Entretien avec Beany MONTEIRO

Entretien avec Beany MONTEIRO
Chercheure en Design de l’Université Fédérale de Rio de Janeiro

par Ludovic Duhem, Responsable scientifique ÉCOLAB

1) Comment pourriez-vous vous présenter en quelques mots?

Je m’appelle Beany Monteiro et je suis professeure à l’Université Fédérale de Rio de Janeiro (UFRJ) où je coordonne depuis 2006 un Laboratoire qui s’appelle LABDIS (Laboratoire de Design et Innovation Sociale) lié au cours de Design Industriel de l’École de Beaux Arts de l’UFRJ. Je suis à Orléans pour la période du 30 avril jusqu’au 04 septembre 2018, à l’Unité de Recherche ECOLAB de l’École Supérieure d’Art et de Design d’Orléans. Je suis présente dans le cadre d’un post doctorat effectué avec l’appui du Studium.

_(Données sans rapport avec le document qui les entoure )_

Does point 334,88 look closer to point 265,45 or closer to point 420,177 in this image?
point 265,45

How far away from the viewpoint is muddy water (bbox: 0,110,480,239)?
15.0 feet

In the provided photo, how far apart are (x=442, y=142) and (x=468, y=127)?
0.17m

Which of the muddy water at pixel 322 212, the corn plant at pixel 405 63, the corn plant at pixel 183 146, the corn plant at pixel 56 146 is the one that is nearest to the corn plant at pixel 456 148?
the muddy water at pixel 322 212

2) Comment avez-vous connu l’ESAD Orléans?

Le Studium m’a mis en contact avec vous en 2016, à partir de mon interêt d’envoyer un projet de recherche pour l’appel à résidence 2017 proposé par l’ESAD et Le Studium.


3) Qu’est-ce qui a motivé votre candidature à la recherche ÉCOLAB/Le Studium?

La structure proposée pour developper la recherche et les réseaux des laboratoires en France et dans la région Centre-val de Loire, bien que l’efficacité des communications et des échanges avec les chercheurs qui étaient, comme moi, très loin de la région.


4) Quel est votre sujet de recherche en quelques mots?

Mon sujet de recherche, c’est la production des connaissances sociales et écologiques en design à partir des projets locaux. Ces connaissances génèrent une nouvelle qualité de recherche qui concerne la formation des connaissances autonomes en design. Ces connaissances autonomes peuvent avoir des implications importantes pour le design comme, par exemple, la création de réseaux qui mettent en interaction les acteurs du projet, surtout avec l’objectif de favoriser le qualité de ces relations et promouvoir le changement du focus du produit vers les impacts dans les contextes où ces produits sont insérés.

5) Les questions écologiques et numériques sont-elles importantes au Brésil?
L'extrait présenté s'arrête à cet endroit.